Benq-Mobile-Verkäufe liegen auf Eis

T-Mobile und Vodafone wollen Handy-Gewährleistung geklärt wissen.

Die Mobilfunktochter der Deutschen Telekom will vorerst keine Handys mehr vom insolventen Telefonhersteller beziehen. Der Netzbetreiber möchte zunächst wissen, ob es künftig Ersatzteile für diese Produkte gibt. Auch Vodafone hat Bestellungen bei Benq Mobile eingefroren und wartet nun ab, was sich aus Gesprächen mit dem Insolvenzverwalter Martin Prager ergibt.

Unklar ist ferner, wer für die Gewährleistung der Handys aufkommt, da auch Inservio, die After-Sales-Tochter von Benq, pleite ist. Sie leistet Support für Handy-Nutzer und kümmert sich im Rahmen der zweijährigen Gewährleistung um Reklamationen. Spekulationen, Siemens sei verpflichtet, die Gewährleistung sicherzustellen, wies der Konzern zurück. Da Benq und nicht Siemens die Geräte verkauft habe, müsse auch das taiwanische Unternehmen für die Gewährleistung sorgen.

Keine Auffanggesellschaft

Die Münchner traten ferner der Vermutung entgegen, der Konzern werde eine Auffanggesellschaft für die von Entlassung bedrohten Mitarbeiter von Benq Mobile gründen. Man sei lediglich bereit, eine Qualifizierungs- und Beschäftigungssparte zu unterstützen, die jedoch nicht im eigenen Hause sondern bei Benq Mobile eingerichtet werden solle.

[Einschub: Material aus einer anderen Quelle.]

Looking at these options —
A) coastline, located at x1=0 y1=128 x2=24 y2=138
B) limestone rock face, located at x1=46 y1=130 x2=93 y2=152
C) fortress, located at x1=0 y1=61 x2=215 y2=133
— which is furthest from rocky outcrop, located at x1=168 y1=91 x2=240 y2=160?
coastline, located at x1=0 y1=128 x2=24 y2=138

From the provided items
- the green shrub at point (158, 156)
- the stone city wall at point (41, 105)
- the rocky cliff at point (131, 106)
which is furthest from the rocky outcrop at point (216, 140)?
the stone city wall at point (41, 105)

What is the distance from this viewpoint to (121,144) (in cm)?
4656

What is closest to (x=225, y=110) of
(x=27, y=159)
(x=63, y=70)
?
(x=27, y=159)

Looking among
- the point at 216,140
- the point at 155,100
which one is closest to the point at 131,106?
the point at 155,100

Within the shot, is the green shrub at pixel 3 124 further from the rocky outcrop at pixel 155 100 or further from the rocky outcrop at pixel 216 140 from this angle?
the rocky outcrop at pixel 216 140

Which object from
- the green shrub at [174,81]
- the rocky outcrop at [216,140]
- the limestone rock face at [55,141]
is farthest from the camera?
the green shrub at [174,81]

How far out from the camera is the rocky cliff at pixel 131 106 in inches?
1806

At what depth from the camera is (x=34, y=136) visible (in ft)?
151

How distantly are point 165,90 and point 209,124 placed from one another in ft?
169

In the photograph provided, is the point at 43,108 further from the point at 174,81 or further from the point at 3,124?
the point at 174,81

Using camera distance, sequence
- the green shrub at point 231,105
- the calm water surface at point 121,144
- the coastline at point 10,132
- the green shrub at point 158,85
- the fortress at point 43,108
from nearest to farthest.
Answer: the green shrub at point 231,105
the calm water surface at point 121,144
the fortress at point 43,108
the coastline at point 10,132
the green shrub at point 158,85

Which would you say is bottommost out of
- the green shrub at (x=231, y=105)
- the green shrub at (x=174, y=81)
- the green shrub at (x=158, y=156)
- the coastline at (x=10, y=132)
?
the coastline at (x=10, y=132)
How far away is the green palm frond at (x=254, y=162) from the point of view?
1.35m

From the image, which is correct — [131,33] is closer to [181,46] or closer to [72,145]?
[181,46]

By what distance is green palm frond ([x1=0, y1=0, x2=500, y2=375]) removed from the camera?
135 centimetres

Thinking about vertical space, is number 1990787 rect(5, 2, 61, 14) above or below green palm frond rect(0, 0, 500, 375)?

Entgegen ursprünglichen Vermutungen verfügt die insolvente Firma Benq Mobile über zahlreiche Patente, und zwar ins- gesamt 1600 der 2000. Nach Angaben des Insolvenzverwalters Prager sind lediglich 250 Schutzrechte in den Besitz der taiwanischen Firma Benq übergegangen. Weitere 150 können beide Gesellschaften gemeinsam nutzen.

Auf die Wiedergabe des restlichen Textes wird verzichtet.